• **What the task requires**:
Once the line with "As mentiras do gato Imagem de Stock" is found in the data, output it and each following line exactly, up to and including the line with "Jade Plant-Crassula Ovata", and nothing before or after.

• **Records to process**:
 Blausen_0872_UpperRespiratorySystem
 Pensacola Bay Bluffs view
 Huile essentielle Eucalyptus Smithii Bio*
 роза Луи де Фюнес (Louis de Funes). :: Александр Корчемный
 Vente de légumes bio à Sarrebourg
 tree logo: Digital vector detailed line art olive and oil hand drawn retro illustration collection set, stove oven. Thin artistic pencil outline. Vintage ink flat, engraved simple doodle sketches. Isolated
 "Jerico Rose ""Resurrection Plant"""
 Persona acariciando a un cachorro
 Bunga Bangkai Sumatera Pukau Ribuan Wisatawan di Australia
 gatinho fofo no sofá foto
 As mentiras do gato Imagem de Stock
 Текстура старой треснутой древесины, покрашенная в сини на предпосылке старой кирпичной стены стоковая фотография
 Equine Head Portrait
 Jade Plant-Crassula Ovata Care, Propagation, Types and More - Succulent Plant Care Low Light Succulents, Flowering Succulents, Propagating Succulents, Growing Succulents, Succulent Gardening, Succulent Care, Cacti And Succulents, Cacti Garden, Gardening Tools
---
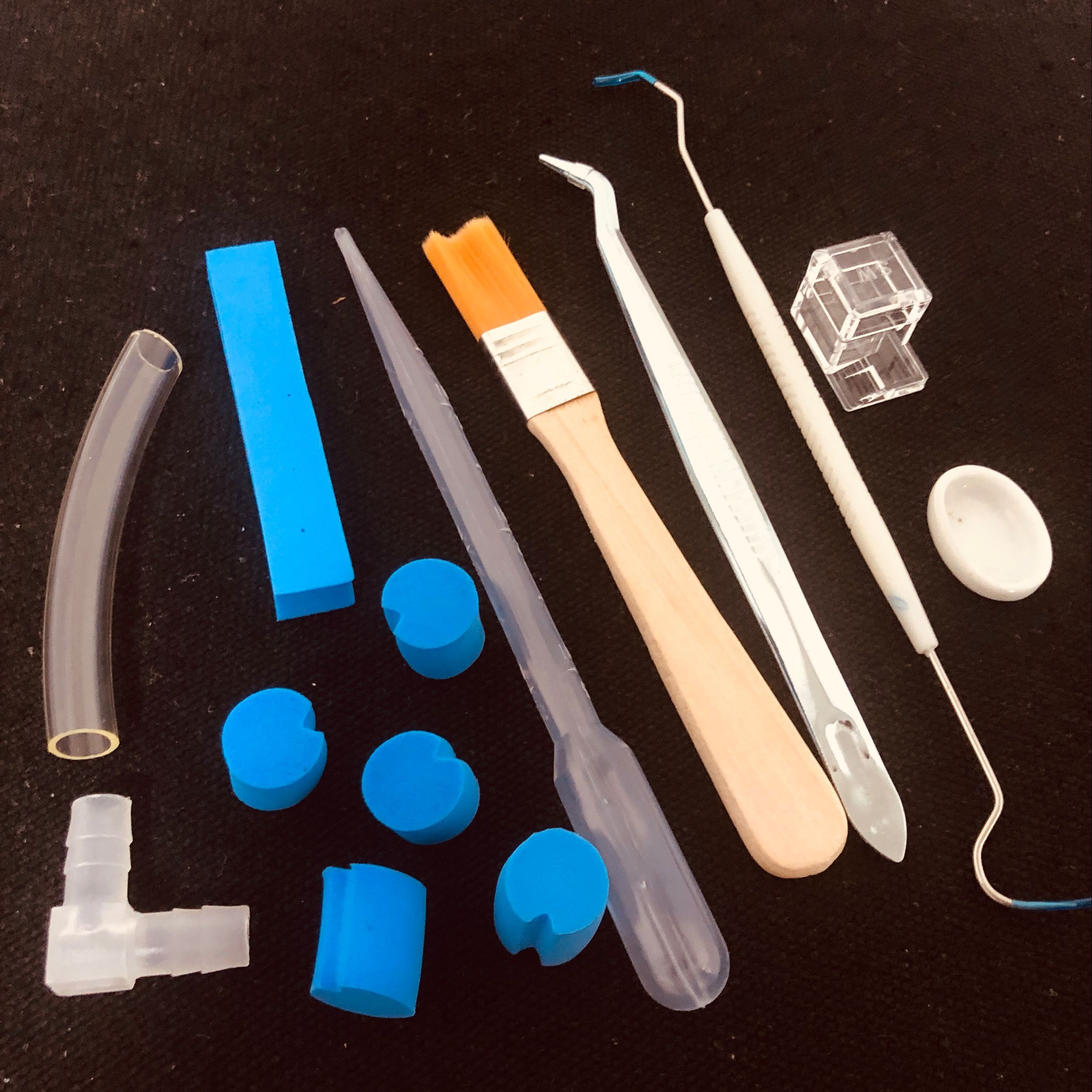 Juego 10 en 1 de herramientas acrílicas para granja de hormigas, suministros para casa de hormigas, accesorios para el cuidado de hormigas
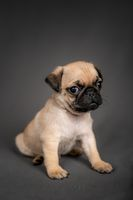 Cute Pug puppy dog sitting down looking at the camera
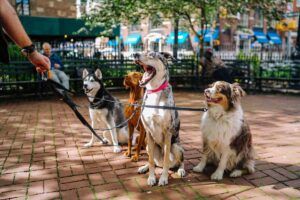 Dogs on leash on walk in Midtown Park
...
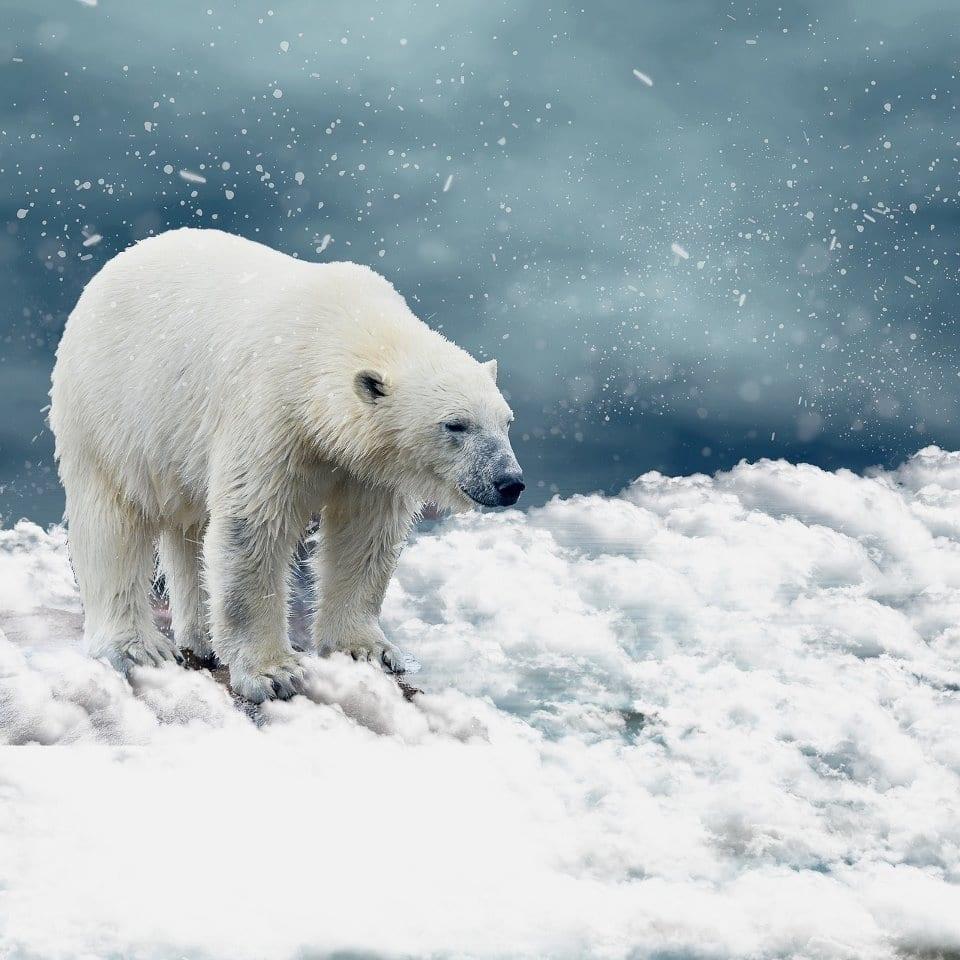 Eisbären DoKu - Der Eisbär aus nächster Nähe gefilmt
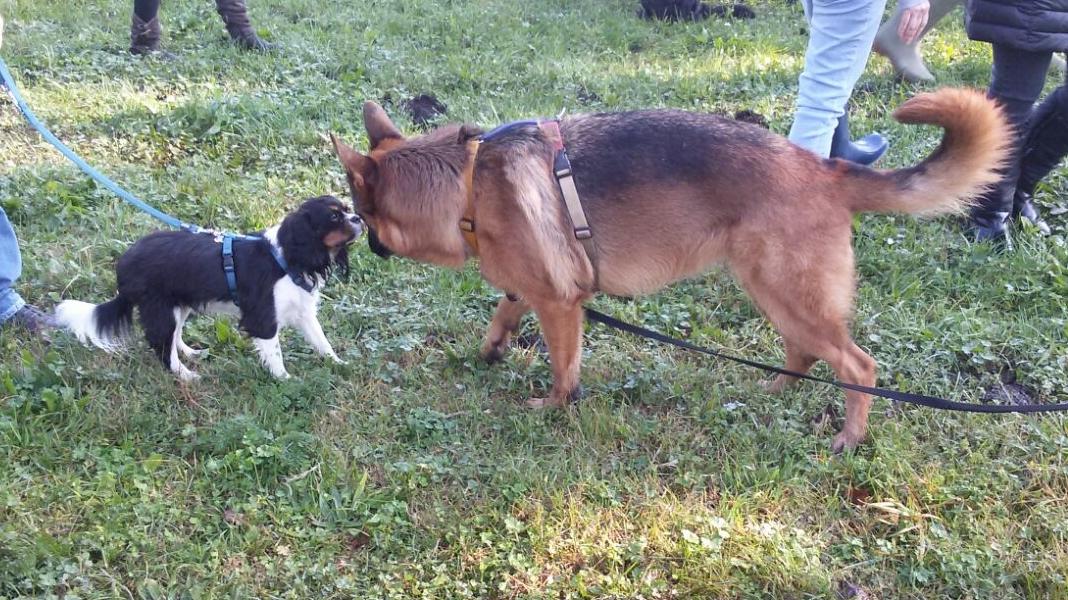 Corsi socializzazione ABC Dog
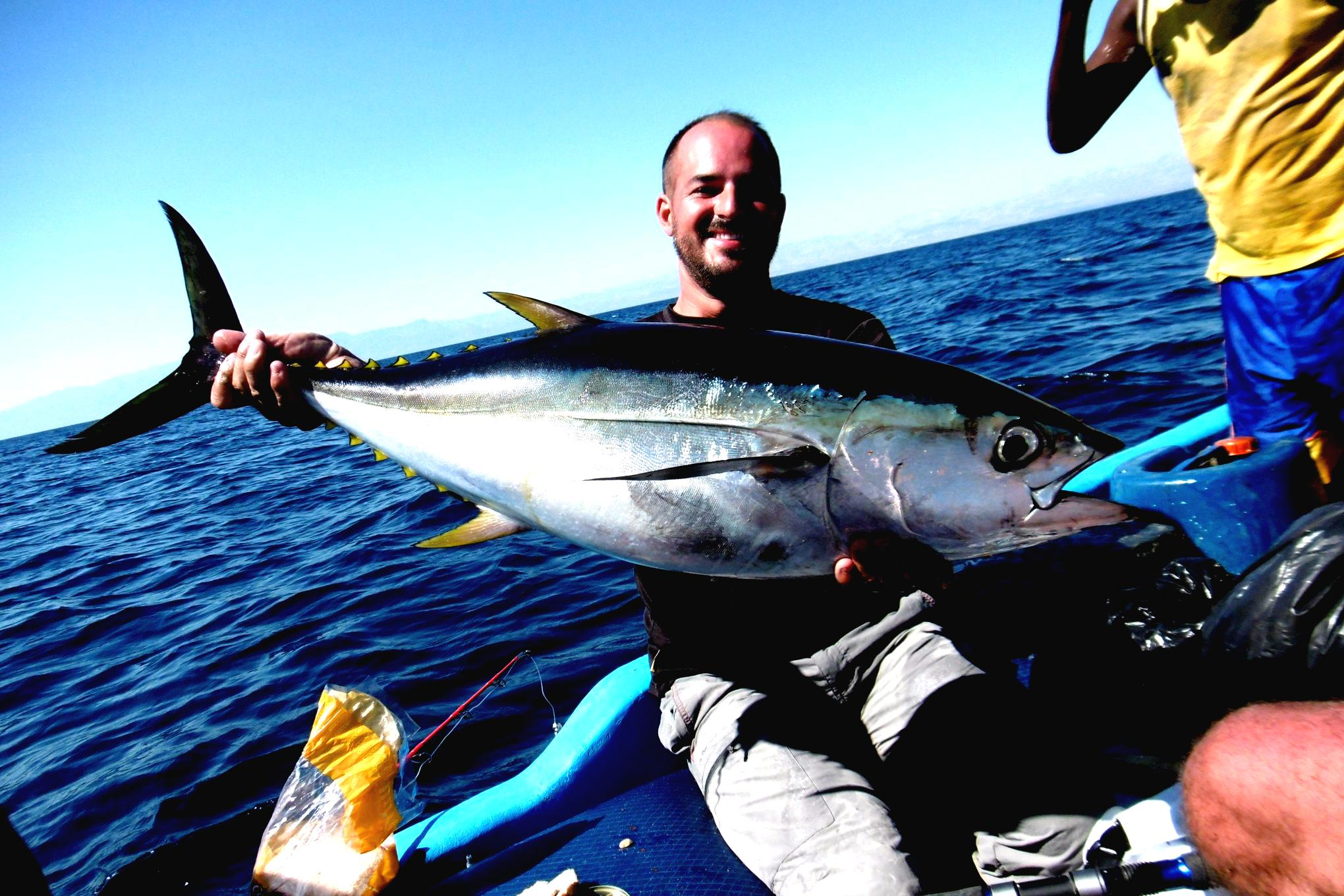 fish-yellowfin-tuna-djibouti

• **Exercise output**:
 As mentiras do gato Imagem de Stock
 Текстура старой треснутой древесины, покрашенная в сини на предпосылке старой кирпичной стены стоковая фотография
 Equine Head Portrait
 Jade Plant-Crassula Ovata Care, Propagation, Types and More - Succulent Plant Care Low Light Succulents, Flowering Succulents, Propagating Succulents, Growing Succulents, Succulent Gardening, Succulent Care, Cacti And Succulents, Cacti Garden, Gardening Tools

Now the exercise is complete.